High School Seniors: Your Last Semester Still Matters
May 7, 2009
We're now a solid week into May, and for most high school seniors, that means a switch back from obsessively worrying about making it into college to concentrating on the more immediate task of trying to make it to graduation while finalizing those all-important summer plans. Once AP exams are out of the way and college deposits are paid, it can be tempting to shift focus entirely away from schoolwork and towards enjoying your last days as a high school student.
However, an article in USA Today warns that the temptation to just coast through the last days, weeks, or even months of one's senior year of high school can carry dire consequences this year. Colleges typically request a final transcript once you've officially graduated from high school, and often include language in their admission letter saying that their decision is contingent on receiving this information. While colleges have always given this final semester at least a cursory glance, in previous years, they have tended to largely be forgiving. But as with nearly everything else in college admissions, this year may be different.

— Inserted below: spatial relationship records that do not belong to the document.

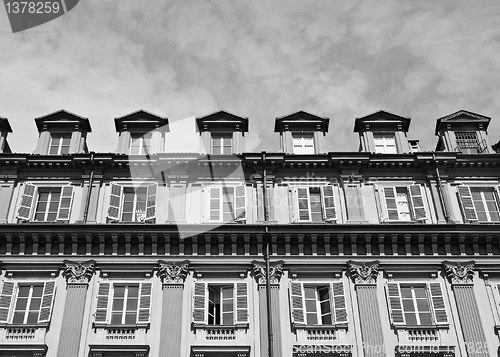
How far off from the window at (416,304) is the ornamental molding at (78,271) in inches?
519

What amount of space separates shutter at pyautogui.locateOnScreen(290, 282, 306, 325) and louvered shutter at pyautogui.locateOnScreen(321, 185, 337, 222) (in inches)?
154

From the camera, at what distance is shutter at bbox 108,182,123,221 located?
28.8m

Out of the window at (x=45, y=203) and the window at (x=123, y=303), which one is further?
the window at (x=45, y=203)

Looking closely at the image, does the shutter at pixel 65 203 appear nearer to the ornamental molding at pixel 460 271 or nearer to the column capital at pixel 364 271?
the column capital at pixel 364 271

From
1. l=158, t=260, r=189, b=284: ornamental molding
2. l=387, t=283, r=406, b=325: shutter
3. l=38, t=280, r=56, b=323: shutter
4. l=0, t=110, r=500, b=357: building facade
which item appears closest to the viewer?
l=0, t=110, r=500, b=357: building facade

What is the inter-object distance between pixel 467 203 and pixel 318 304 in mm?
9218

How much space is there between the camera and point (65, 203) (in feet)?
96.0

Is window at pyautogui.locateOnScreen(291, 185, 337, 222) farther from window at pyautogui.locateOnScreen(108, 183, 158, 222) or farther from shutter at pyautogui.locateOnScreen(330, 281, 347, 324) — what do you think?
window at pyautogui.locateOnScreen(108, 183, 158, 222)

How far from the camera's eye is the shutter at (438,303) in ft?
84.8

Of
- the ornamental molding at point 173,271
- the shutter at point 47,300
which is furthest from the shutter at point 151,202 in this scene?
the shutter at point 47,300

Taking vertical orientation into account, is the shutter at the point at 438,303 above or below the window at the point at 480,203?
below

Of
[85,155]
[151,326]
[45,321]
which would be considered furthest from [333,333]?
[85,155]

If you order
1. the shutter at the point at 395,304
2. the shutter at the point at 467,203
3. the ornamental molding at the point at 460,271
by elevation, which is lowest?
the shutter at the point at 395,304

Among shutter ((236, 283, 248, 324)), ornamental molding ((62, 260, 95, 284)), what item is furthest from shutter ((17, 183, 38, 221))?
shutter ((236, 283, 248, 324))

Many schools are admitting more students and adding more names to their wait lists due to a larger group of applicants and greater uncertainty about where students will end up attending college. As a result, it's more possible now than ever that some schools will overfill their freshman class, prompting them to need to rescind some admission invitations, while others may find themselves drawing extensively from the wait list, meaning students who may not have been reevaluated at all are having their transcripts scrutinized for possible acceptance into their dream school.

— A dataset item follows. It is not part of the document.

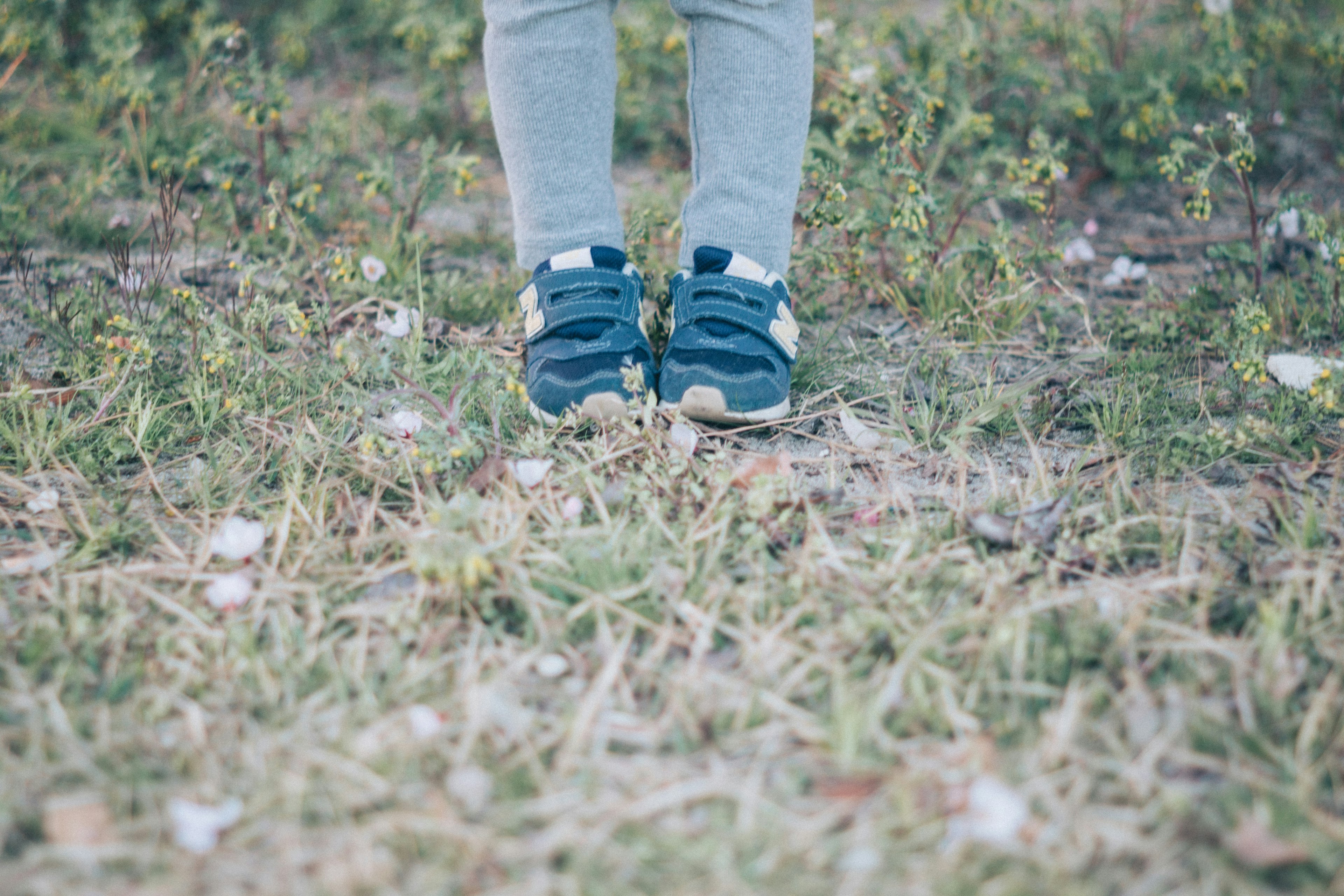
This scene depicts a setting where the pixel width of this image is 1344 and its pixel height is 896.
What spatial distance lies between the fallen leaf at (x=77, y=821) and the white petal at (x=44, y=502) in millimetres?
612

Students are encouraged to let colleges know if any problems have come up that might jeopardize their acceptance for fall. Your college would rather hear from you than your high school, especially if you are able to explain extenuating circumstances and how the situation has been addressed. This is generally good policy if you find yourself falling short of requirements after something's been awarded, whether it's acceptance into a program or a college scholarship. On the same note, letting schools know if something fantastic has happened your final semester of school also couldn't hurt. For example, if your GPA has jumped and you are now eligible for more financial aid at your college, contact the school and see if there is still funding. I know people who have found themselves awarded university scholarships as late as July, and every time it was because they contacted the school, explained their situation, and asked about the award.